Hundreds of thousands of civilians have sought safety at night in Kyiv’s subway system and other makeshift shelters around the country, where parents try to calm their children’s fears. Despite the challenges, Ukrainians were trying to put on a brave face.
“It’s much harder for soldiers at the front. It’s embarrassing to complain about the icy floor, drafts and terrible toilets,” said 74-year-old Irina, who sought safety in a Kyiv underground station. Her grandson Anton is among those fighting in eastern Ukraine.
United Nations (UN) Human Rights Chief Michelle Bachelet said her office had confirmed that 102 civilians, including seven children, have been killed in the Russian invasion and 304 others wounded, though she cautioned the tally was likely a vast undercount.
IS THERE ANY CHANCE FOR DIPLOMACY?
Ukrainian and Russian delegations met on Monday on Ukraine’s border with Belarus. The meeting ended with no immediate reports of agreements, but Mykhailo Podolyak, a top adviser to Ukrainian President Volodymyr Zelenskyy, said further talks could take place “in the near future”. Before the meeting, Zelenskyy’s office said Ukraine would demand an immediate cease fire.
While Ukraine sent its defence minister and other top officials, the Russian delegation was led by Putin’s cultural adviser – Vladimir Medinsky – an unlikely envoy for ending the war and a sign of how Moscow viewed the talks.
Western officials believe Putin wants to overthrow Ukraine’s government and replace it with a compliant regime, reviving Moscow’s Cold War-era influence. His comments have raised fears that the invasion of Ukraine could lead to nuclear war, whether by design or mistake.
On Monday afternoon, Macron spoke by phone with Putin for 90 minutes, according to the French presidency. It said Putin expressed his “will to commit” to stopping all strikes against civilians and residential areas and to preserving civilian facilities. Macron asked him to end the military offensive in Ukraine and reaffirmed the need for an “immediate cease fire”.
DOES UKRAINE WANT TO JOIN THE EUROPEAN UNION?
In a move sure to antagonise the Kremlin, Zelenskyy signed an application on Monday asking that Ukraine be allowed to join the 27-nation European Union (EU).
He posted photos online of himself signing the application, and his office said the paperwork was on its way to Brussels, where the EU is headquartered.
WHAT’S GOING ON WITH THE UNITED NATIONS?
The UN’s two major bodies – the 193-nation General Assembly and the more powerful 15-member Security Council – held separate meetings on Monday to discuss the war.

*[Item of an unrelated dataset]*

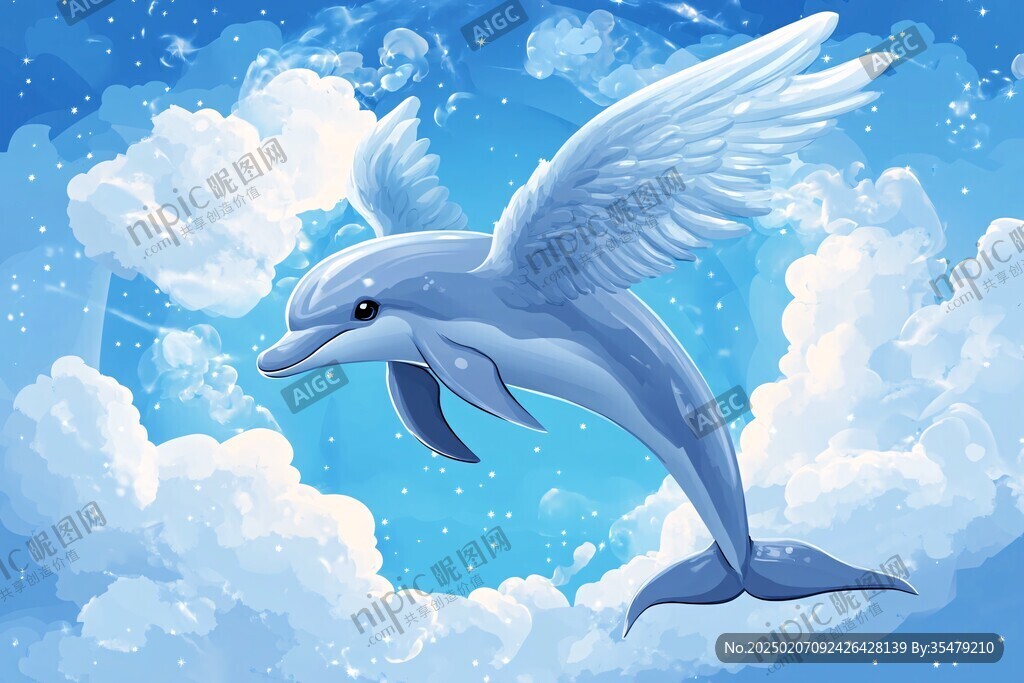 海豚插画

The council meeting opened with the news that the US was kicking out 12 Russian UN diplomats whom Washington accuses of spying.
Meanwhile, the International Criminal Court’s chief prosecutor said he plans to open an investigation “as rapidly as possible” into possible war crimes and crimes against humanity in Ukraine.
Prosecutor Karim Khan said the investigation will look at alleged crimes committed before the Russian invasion, but that he also intends to look into any new crimes that either side might have committed since the invasion started.
HOW MANY PEOPLE HAVE FLED UKRAINE?
UN High Commissioner for Refugees Filippo Grandi, speaking by video to the UN Security Council, said more than 520,000 refugees had fled Ukraine and that the number “has been rising exponentially, hour after hour”. The UN expects the total to reach four million in the coming weeks, he said.
Earlier on Monday, when the overall count still stood at around half a million, UNHCR spokeswoman Shabia Mantoo said the count included 281,000 in Poland, more than 84,500 in Hungary, about 36,400 in Moldova, over 32,500 in Romania and about 30,000 in Slovakia. The rest were scattered in other countries, she said.